> Action requise
Recopiez à l'identique, s'il vous plaît, le passage de l'extrait sur les nouveaux modes de déplacement en commençant par « Si, historiquement l’application » et en poursuivant jusqu'à « de Déplacement personnels). ».

> Extrait du document
Dans son édition du 24 février 2022, le Journal du Dimanche publiait une estimation au terme de laquelle, pour les seules villes de Paris, Marseille et Lyon, pas moins de 6.000 personnes auraient été blessées et 22 personnes seraient décédées à raison de l’emploi des « nouveaux modes de déplacement » représentés essentiellement par les trottinettes et autres « gyropodes » en 2021.

La qualification même de ces modes de déplacement apparaît ainsi essentielle tant elle influe sur les règles d’indemnisation.

  1. Historiquement, une application disparate de dispositions existantes

Si, historiquement l’application de la loi n°85-677 du 5 juillet 1985, usuellement appelée « loi Badinter » du nom du Garde des Sceaux ayant permis son adoption, ne posait pas de difficulté, il est apparu que l’apparition récente de nouveaux modes de déplacement ont engendré une confusion certaine.

Initialement qualifiés de NVEI (Nouveaux Véhicules Electriques Individuels) il convient désormais de les dénommer « EDPM » (Engins de Déplacement personnels).

> Documents sources
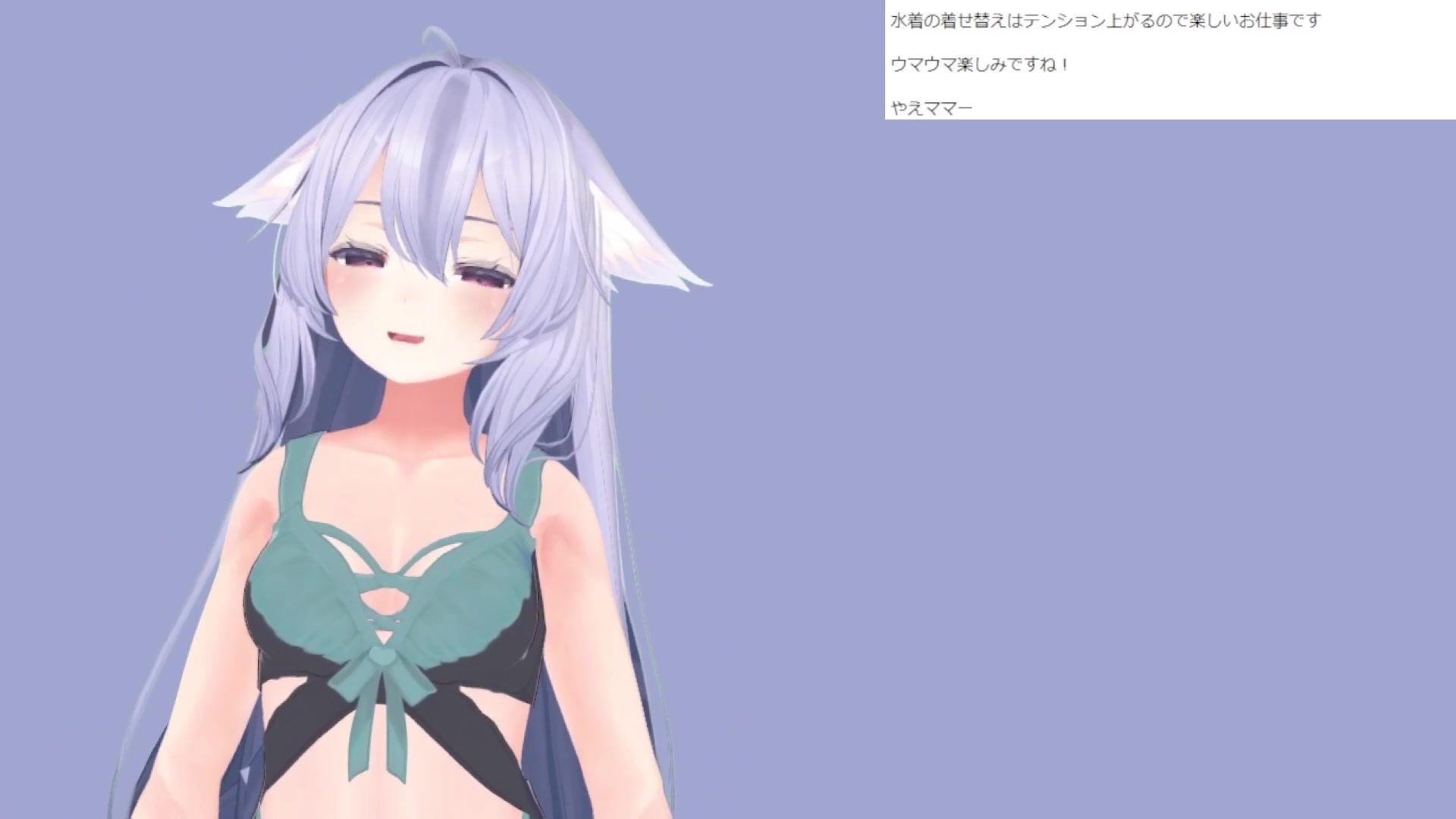 サンプル画像2:天海やえさん002/ウーマオナニーと生エッチ中出し雑談(ポータルプロ) [d_503334]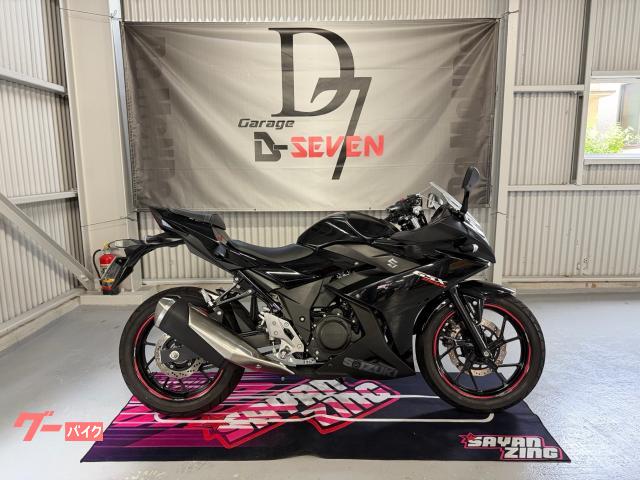 ＧＳＸ２５０Ｒ低走行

> Solution rédigée
Si, historiquement l’application de la loi n°85-677 du 5 juillet 1985, usuellement appelée « loi Badinter » du nom du Garde des Sceaux ayant permis son adoption, ne posait pas de difficulté, il est apparu que l’apparition récente de nouveaux modes de déplacement ont engendré une confusion certaine.

Initialement qualifiés de NVEI (Nouveaux Véhicules Electriques Individuels) il convient désormais de les dénommer « EDPM » (Engins de Déplacement personnels).